There are some limits to this, of course:
- There are people who have little choice but to live outside the law (undocumented aliens --- perhaps emigrating as children, petty criminals, the poor, those living in corrupt societies), who nonetheless have very legitimate criminal complaints against others (theft, robbery, assault, rape, etc.). In many cases, such people are victimised by both criminal and law-enforcement communities.
- There are generally-lawful businesses which engage in illegal acts. HBSC serving as money-launderer to the Mexican drug cartels, Google knowingly engaging in illegal pharmaceutical sales and imports to the US, as two instances. More generally, wage, labour, and safety infractions are highly probable among any business.
Either way, "lawful business" isn't a strict binary, it's more a heap of sorites.
In the case of An0m, the sting itself was putatively legal (I'm not fully agreed with that, I'm positing that for this argument), in which case the argument for fraud or contract violation is ... well, something of a long shot.

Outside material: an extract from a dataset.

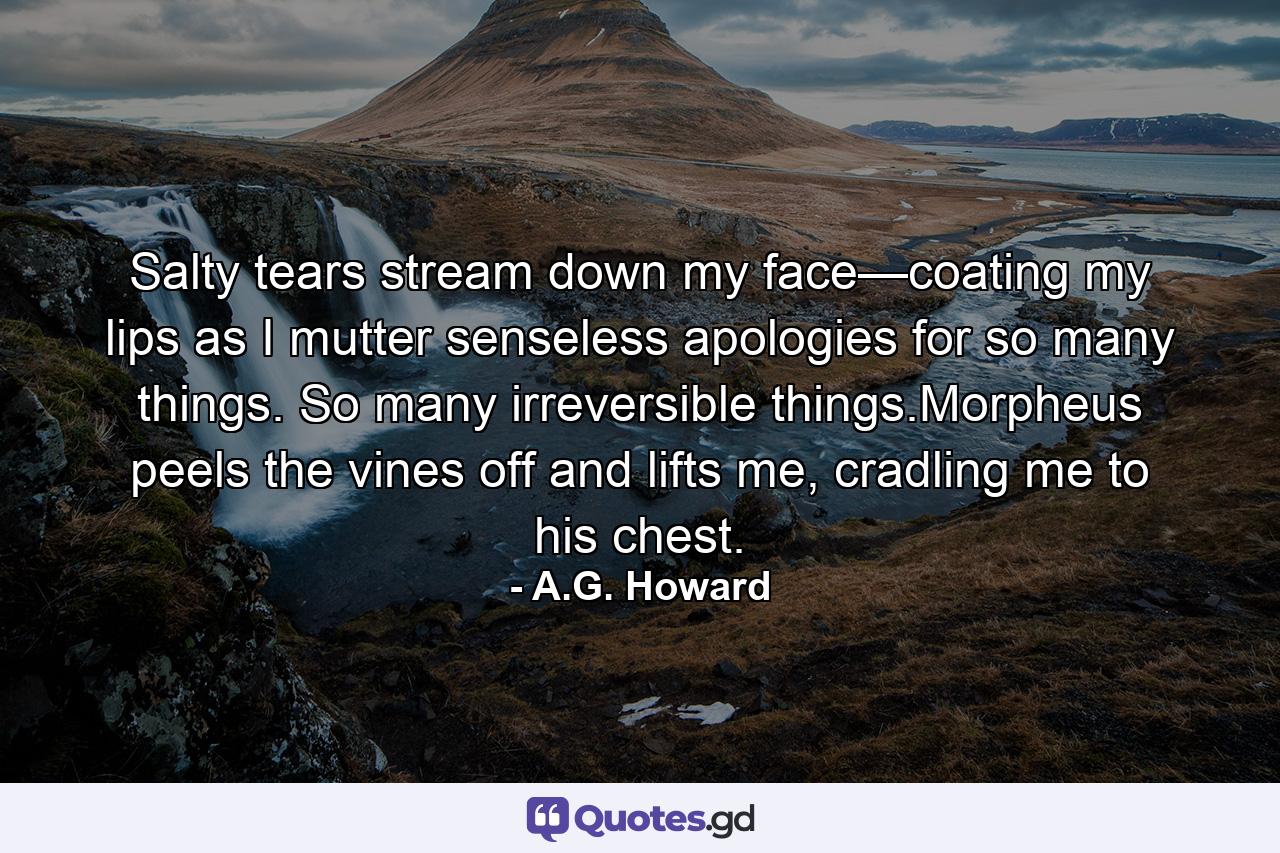 Salty tears stream down my face—coating my lips as I mutter senseless apologies for so many things. So many irreversible things.Morpheus peels the vines off and lifts me, cradling me to his chest. - Quote by A.G. Howard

On the other hand, the targets of the sting have little to lose.
The case with paper is that the costs and risks are very well understood, in ways that the risks and costs of digitisation are not. And to a very large extent, business likes certainty.
There may be measures which can be taken to minimise the risks of digital business-management systems. I'm not entirely sure what those might be, though anything which greatly increases data frictions would likely be a benefit. I suspect this particular discussion will be ongoing for years and decades, though it's possible that specific major events might precipitate change. I'm trying to think of analogues from other domains. Disease, hygiene, and predator-prey relations come to mind.